ALİ TEZEL

İŞ YARGISI VE ZORUNLU ARABULUCULUK – (1) TAKDİM

491 sıra sayılı, 1/850 Sayılı İş Mahkemeleri Kanunu  Tasarısı TBMM tarafından kabul edilmiş halen imza sürecindedir.

İş yargısına  artan bir talep bulunmaktadır. Örneğin Ankara ilinde 1972 yılında  6 iş mahkemesi  varken sonradan kurulan 7,8,9 nolu mahkemeler kurulmuş, yeterli dosya olmaması nedeni ile kapanmış  1990 yılında ise yeniden kurulmuştur. Bu gün ise Ankara’da 45, Batı Adliyesinde 3 ve 1 tane de Polatlı’da yetkili olmak üzere toplam 49 iş mahkemesi bulunmaktadır. Yine Yargıtayda iş davalarına bakan 9 ve 10 nolu Daire Başkanlıklarının iş yükü nedeni ile 21 ve 22 nolu Daireler Kurulmuş 7 nolu Daire’de 2 yıl kadar bir süre hizmet vermiştir. Bölge Adliye Mahkemelerinde ise 5 daire iş yargısı ile görevlendirilmiştir.
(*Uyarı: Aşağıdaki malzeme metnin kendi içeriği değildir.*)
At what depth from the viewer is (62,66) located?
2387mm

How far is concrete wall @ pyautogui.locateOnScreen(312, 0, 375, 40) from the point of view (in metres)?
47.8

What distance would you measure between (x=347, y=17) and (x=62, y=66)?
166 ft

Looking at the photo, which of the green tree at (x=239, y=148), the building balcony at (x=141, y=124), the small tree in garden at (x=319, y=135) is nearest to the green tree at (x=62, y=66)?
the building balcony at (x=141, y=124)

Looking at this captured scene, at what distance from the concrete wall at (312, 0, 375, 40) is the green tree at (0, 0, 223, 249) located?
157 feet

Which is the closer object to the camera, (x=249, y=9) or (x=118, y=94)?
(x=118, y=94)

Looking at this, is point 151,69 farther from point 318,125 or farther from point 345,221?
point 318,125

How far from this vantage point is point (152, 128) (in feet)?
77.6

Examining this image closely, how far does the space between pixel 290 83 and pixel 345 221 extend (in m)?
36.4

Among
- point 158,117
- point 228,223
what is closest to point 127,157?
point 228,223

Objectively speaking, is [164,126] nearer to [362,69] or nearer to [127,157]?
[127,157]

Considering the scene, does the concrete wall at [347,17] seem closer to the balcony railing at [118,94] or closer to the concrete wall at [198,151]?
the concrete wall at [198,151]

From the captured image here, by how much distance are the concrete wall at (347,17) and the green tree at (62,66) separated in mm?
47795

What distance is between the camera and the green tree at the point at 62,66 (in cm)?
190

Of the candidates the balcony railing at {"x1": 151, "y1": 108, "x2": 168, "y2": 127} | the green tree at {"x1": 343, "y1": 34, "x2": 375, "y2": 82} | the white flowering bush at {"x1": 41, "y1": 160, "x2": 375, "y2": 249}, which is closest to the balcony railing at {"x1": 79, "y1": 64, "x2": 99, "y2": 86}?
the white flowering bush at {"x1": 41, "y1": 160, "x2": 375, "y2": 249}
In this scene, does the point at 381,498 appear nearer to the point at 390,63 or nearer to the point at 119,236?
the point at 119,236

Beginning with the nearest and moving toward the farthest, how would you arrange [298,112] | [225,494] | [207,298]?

Genel bir hesaplama ile İş Yargısına ayrılan Hakim sayısı 500 civarında, dosya sayısı ise Yargıtayda iş dairelerinde bekleyen yüz bini aşkın dosya bulunmaktadır.

İş yargısında rakamların azı çoğunu bakılmaksızın kararların temyiz edilebilir oluşu Yargıtay’ın iş yükünü artırmış, Bölge Adliye Mahkemelerinin göreve başlaması ile temyiz sınırı arttığından işçi alacak davalarının nerede ise % 90’ı temyiz edilemeyen sınırda olduğundan yerel mahkemelerin dosyaları artık Yargıtay’ın 9 ve 22. Dairelerinin iş yüklerini artıramamaktadır. Ancak yeni dosyalar gelmesine rağmen Yargıtay dairelerinde geçmiş yılların dosyaları halen inceleme sırası beklemektedir. Sosyal Güvenlik davalarında içinde tespit olanlar bakımından miktar sınırı olmadığından Yargıtay 10 ve 21.Hukuk Dairelerinin iş yükünde beklenen düzeyde bir azalma olamamaktadır.
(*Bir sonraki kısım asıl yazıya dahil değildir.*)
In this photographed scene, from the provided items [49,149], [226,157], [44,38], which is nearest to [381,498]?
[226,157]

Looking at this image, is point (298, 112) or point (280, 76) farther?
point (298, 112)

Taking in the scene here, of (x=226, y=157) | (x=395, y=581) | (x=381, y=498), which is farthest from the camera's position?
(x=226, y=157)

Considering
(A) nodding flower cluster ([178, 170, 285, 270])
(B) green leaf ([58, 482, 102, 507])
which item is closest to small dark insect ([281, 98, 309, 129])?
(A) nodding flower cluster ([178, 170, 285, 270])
Yargıtayın esas özelliği içtihat mahkemesi olmasıdır. Esas bu amaca yönelik olmak üzere, temyiz edilebilen iş sayısının azaltılması Bölge Adliye Mahkemelerinin kararlarının temyiz sınırı ile  (2017 yılı için 41.530TL’nin temyiz tarihindeki Bölge Adliye Mahkemesi Kararındaki sınırı aşması gerekir) Yargıtay’ın içtihat mahkemesi olması yolu açılmıştır.
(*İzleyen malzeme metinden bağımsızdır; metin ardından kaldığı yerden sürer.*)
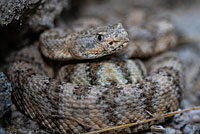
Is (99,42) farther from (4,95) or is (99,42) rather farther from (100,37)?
(4,95)

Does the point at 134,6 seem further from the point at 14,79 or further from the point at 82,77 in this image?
the point at 14,79

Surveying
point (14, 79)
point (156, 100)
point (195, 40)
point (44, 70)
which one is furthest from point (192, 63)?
point (14, 79)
Arabuluculuğu zorunlu hale getiren temel sebep aslında Yargıtay iş yükü nedeni ile oluşturulan çare arayışıdır demek yanlış olmayacaktır.

Zira yargılama öncesi arabuluculuğun  Anayasa’ya aykırı olduğu, daha önce verilen iptal kararlarında da anlaşıldığı, Örnek ülke gösterilebilecek İtalya’da dahi arabuluculuğun zorunlu olduğu dönemlerde  dahi istenen başarı düzeyine erişilemediği tekrar zorunlu olmaktan çıkarıldığı ve halen % 11 civarında başvurunun arabuluculuk düzeyinde çözümlendiği  bilinmektedir.

Zorunlu arabulucu olmak hakkı yalnızca avukatlara tanınmış olup, kurs ve sınav sonucu sicile kayıt işlemi yapılmaktadır. Zorunlu arabuluculuğun kabulü ile bir çok arabulucu bir araya gelerek büro oluşturmaktadır.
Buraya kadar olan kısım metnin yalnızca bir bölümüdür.